== PAGE EXCERPT

Justice Department Details Prioritization of Corporate Crime Prosecution

    March 04, 2022, 09:00 AM

    On March 3, 2022, Attorney General Merrick Garland addressed the American Bar Association’s Institute on White Collar Crime by announcing that the “prosecution of corporate crime is a Justice Department priority.” The tone from the Justice Department under the Biden Administration should not be surprising given repeated prior announcements about its revitalized focus on white-collar crime. However, these statements provide perhaps the clearest picture to date of the measures the Justice Department intends to use to pursue its goals. Attorney General Garland concluded with an understatement by remarking that over his career he has “seen the Justice Department’s interest in prosecuting corporate crime wax and wane over time. Today, it is waxing again.”

    Moving forward, the Department of Justice is prioritizing the prosecution of individual defendants who have committed or are profiting from corporate malfeasance. Inferred is that DOJ does not intend to limit enforcement efforts against a corporate entity alone and individual wrongdoers within a company can expect to come under higher scrutiny for possible indictment and prosecution for their individual role in identifiable wrongdoing. Already a historically underutilized option when compared to nationwide criminal prosecution statistics, white collar defendants can expect a shrinking possibility of negotiating a corporate plea and fine only as part of an agreement to avoid individual criminal charges.

====
== DATA EXTRACTS

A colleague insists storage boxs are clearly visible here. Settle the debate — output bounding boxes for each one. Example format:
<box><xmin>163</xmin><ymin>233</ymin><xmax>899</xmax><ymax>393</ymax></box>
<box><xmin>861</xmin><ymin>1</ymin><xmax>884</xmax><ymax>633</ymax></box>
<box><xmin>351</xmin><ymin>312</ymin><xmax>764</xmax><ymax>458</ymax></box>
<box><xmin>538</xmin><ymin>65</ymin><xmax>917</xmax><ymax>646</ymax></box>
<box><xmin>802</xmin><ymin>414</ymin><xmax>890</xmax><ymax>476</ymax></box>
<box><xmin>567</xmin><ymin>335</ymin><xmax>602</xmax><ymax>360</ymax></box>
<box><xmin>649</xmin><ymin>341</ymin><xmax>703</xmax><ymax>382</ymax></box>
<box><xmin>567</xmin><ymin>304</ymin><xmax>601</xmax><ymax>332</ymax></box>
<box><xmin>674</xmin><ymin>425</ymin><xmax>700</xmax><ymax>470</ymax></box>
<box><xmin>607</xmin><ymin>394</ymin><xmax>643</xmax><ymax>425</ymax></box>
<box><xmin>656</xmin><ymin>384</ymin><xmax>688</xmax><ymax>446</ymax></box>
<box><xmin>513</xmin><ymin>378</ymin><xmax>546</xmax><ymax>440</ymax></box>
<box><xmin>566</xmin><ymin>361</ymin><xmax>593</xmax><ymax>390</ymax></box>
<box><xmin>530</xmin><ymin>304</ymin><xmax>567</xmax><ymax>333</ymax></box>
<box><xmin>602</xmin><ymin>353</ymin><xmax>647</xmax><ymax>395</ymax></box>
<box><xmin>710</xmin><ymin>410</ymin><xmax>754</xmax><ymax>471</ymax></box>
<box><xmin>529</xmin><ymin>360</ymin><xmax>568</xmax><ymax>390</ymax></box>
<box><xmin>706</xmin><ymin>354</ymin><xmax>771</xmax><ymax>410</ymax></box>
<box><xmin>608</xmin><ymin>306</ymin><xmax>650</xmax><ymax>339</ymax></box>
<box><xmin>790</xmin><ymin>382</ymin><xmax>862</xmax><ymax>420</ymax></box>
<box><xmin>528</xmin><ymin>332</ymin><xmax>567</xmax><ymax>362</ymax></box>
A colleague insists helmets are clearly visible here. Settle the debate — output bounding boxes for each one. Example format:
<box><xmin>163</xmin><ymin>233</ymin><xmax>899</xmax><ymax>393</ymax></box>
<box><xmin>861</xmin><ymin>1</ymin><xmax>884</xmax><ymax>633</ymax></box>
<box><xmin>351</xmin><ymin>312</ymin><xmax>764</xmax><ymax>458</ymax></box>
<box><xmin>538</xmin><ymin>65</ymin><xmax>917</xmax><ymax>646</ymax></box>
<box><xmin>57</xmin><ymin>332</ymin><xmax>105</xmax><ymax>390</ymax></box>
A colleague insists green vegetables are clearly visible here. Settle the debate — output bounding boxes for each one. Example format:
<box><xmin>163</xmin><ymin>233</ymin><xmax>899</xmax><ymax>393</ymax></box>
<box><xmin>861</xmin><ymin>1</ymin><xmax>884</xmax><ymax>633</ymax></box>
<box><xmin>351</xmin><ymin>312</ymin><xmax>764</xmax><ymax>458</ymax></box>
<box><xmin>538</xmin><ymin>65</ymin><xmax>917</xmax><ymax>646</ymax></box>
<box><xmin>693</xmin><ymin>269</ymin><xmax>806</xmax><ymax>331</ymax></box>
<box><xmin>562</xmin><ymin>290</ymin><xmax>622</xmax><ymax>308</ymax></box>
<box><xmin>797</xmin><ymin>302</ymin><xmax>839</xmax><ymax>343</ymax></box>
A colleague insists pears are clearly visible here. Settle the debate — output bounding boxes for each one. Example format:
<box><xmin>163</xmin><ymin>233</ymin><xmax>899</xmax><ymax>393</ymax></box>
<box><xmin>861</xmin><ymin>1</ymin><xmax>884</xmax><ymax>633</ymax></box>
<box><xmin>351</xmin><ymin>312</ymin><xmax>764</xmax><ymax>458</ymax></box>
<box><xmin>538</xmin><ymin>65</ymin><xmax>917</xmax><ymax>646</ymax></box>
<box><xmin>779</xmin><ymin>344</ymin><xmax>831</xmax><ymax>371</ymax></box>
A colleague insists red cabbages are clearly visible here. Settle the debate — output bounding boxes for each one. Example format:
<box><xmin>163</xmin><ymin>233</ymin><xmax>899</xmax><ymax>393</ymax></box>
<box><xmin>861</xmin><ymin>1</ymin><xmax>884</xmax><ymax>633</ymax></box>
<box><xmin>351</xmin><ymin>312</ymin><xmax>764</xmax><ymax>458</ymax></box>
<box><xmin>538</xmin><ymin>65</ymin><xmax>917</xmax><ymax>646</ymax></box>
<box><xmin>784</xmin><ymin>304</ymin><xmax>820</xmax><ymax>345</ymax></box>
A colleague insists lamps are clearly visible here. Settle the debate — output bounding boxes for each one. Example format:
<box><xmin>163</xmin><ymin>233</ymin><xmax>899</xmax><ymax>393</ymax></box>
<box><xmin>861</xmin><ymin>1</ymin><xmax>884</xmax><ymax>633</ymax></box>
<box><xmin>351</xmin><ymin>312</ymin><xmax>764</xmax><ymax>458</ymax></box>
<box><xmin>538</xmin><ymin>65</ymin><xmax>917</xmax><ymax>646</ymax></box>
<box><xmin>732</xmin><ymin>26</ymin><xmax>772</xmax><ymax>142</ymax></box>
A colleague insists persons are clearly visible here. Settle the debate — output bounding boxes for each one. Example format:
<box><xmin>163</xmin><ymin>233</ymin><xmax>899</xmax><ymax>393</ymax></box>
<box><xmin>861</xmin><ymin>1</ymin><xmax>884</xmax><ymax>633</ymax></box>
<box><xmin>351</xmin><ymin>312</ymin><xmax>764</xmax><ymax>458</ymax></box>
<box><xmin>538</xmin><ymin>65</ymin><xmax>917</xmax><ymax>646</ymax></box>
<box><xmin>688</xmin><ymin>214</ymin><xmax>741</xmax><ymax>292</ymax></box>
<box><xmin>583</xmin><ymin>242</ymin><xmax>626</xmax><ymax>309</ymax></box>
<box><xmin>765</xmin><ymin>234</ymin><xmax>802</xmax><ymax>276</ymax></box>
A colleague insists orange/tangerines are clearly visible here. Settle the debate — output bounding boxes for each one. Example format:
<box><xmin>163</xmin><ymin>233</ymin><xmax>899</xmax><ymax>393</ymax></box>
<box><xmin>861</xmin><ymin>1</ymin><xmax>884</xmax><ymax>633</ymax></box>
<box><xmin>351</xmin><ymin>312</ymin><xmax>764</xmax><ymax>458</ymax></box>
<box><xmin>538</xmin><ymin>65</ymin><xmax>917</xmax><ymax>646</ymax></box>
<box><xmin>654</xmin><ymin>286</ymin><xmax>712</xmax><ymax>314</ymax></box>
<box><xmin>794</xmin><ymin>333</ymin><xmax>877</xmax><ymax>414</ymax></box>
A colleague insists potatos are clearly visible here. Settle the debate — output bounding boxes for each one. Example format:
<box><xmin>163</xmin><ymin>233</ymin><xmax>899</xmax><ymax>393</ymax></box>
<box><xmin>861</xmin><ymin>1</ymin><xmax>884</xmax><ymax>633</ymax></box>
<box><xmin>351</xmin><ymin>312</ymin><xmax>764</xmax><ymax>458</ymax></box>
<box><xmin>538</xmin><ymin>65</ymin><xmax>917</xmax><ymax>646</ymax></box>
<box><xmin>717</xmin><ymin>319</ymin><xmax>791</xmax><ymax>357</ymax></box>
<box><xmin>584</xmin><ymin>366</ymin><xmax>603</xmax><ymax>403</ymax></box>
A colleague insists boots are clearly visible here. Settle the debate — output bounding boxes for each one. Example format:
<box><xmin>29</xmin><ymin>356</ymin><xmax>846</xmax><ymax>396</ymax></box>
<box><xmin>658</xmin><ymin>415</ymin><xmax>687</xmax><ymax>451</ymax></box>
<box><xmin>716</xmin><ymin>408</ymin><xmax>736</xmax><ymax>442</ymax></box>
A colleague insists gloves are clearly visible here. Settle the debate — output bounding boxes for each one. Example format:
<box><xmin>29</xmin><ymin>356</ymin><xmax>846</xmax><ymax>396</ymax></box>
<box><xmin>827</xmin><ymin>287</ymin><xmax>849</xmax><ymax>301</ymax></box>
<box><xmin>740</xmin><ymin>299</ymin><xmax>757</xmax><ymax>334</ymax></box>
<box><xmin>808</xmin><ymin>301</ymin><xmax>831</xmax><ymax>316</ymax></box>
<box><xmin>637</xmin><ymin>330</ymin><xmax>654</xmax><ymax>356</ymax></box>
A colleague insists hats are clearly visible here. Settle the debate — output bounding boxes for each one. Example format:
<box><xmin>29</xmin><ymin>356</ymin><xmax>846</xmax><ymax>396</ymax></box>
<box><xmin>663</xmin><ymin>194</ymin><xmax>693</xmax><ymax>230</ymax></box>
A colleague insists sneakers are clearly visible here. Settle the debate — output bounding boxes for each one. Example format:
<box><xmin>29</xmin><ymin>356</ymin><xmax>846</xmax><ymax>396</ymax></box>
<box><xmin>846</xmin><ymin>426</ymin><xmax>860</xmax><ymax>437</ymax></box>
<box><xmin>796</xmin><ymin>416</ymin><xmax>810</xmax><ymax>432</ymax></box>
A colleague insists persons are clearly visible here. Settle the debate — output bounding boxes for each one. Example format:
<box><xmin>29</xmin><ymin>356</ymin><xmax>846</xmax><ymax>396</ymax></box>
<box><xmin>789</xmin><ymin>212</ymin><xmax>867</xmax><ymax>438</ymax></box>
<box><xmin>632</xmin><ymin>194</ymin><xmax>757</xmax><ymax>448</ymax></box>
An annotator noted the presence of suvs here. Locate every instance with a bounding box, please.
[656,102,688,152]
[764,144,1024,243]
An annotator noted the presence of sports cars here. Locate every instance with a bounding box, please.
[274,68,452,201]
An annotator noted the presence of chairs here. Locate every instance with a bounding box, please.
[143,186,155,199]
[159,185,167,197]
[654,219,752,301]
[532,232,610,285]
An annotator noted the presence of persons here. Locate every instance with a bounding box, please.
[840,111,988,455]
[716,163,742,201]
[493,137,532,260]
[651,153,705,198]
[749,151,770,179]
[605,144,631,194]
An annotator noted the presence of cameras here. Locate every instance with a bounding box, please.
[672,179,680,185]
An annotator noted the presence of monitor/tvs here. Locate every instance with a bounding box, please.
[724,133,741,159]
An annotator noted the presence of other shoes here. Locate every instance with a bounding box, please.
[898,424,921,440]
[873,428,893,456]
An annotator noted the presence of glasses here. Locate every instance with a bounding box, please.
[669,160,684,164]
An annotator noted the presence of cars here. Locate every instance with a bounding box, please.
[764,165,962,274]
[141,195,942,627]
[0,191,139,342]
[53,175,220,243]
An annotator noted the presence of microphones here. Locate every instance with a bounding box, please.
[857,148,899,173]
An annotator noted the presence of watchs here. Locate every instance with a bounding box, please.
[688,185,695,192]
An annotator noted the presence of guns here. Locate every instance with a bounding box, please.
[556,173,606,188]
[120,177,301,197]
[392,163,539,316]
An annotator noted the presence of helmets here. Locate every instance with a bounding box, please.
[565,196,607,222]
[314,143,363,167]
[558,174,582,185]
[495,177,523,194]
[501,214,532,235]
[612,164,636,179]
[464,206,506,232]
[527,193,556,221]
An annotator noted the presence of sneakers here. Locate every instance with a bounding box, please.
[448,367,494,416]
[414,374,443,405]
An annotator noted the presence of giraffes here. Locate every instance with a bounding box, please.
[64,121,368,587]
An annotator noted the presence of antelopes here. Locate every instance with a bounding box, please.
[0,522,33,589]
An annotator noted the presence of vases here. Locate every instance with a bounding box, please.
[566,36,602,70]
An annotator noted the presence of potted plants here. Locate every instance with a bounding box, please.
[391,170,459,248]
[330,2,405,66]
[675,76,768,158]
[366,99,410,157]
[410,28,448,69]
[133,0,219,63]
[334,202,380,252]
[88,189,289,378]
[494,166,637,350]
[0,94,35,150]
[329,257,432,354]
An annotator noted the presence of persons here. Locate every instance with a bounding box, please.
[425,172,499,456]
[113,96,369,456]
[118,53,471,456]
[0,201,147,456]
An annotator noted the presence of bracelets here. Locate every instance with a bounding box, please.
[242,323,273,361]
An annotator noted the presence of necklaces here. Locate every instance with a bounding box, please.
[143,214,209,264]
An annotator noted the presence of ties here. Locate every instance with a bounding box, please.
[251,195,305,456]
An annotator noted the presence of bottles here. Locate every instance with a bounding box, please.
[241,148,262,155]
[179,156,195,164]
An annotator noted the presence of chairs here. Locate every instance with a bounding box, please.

====

_DIRECTIONS_:
A: From the Justice Department article, return the passage that runs from "Moving forward, the" to "individual criminal charges.", copied word for word.
B: According to the Justice Department article, what audience did Attorney General Merrick Garland address on March 3, 2022?

_RESPONSES PER TASK_:
A:
Moving forward, the Department of Justice is prioritizing the prosecution of individual defendants who have committed or are profiting from corporate malfeasance. Inferred is that DOJ does not intend to limit enforcement efforts against a corporate entity alone and individual wrongdoers within a company can expect to come under higher scrutiny for possible indictment and prosecution for their individual role in identifiable wrongdoing. Already a historically underutilized option when compared to nationwide criminal prosecution statistics, white collar defendants can expect a shrinking possibility of negotiating a corporate plea and fine only as part of an agreement to avoid individual criminal charges.

B: The American Bar Association's Institute on White Collar Crime.